Instructions for the task:
Echo back the stretch of entries from the line containing "Within the frame" through the line containing "1. the tree at point 566,235", both ends included, and nothing else.

* * *

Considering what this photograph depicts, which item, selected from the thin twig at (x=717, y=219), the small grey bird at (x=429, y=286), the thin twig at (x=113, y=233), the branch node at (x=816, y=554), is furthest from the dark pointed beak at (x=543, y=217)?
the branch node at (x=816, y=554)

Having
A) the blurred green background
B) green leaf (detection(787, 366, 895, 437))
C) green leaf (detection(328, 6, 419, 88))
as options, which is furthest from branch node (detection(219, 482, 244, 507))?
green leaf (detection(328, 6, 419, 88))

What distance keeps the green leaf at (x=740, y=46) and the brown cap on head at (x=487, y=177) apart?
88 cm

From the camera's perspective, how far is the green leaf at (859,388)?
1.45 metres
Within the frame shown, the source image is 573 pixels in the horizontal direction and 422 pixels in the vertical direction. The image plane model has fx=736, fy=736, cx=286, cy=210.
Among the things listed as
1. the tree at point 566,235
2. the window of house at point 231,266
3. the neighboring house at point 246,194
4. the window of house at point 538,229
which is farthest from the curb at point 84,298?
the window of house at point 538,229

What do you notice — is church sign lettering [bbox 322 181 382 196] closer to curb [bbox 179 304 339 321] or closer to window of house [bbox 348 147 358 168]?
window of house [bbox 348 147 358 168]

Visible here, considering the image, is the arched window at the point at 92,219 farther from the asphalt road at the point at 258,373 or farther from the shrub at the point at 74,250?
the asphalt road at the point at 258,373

* * *

Solution to the exercise:
Within the frame shown, the source image is 573 pixels in the horizontal direction and 422 pixels in the vertical direction. The image plane model has fx=736, fy=736, cx=286, cy=210.
Among the things listed as
1. the tree at point 566,235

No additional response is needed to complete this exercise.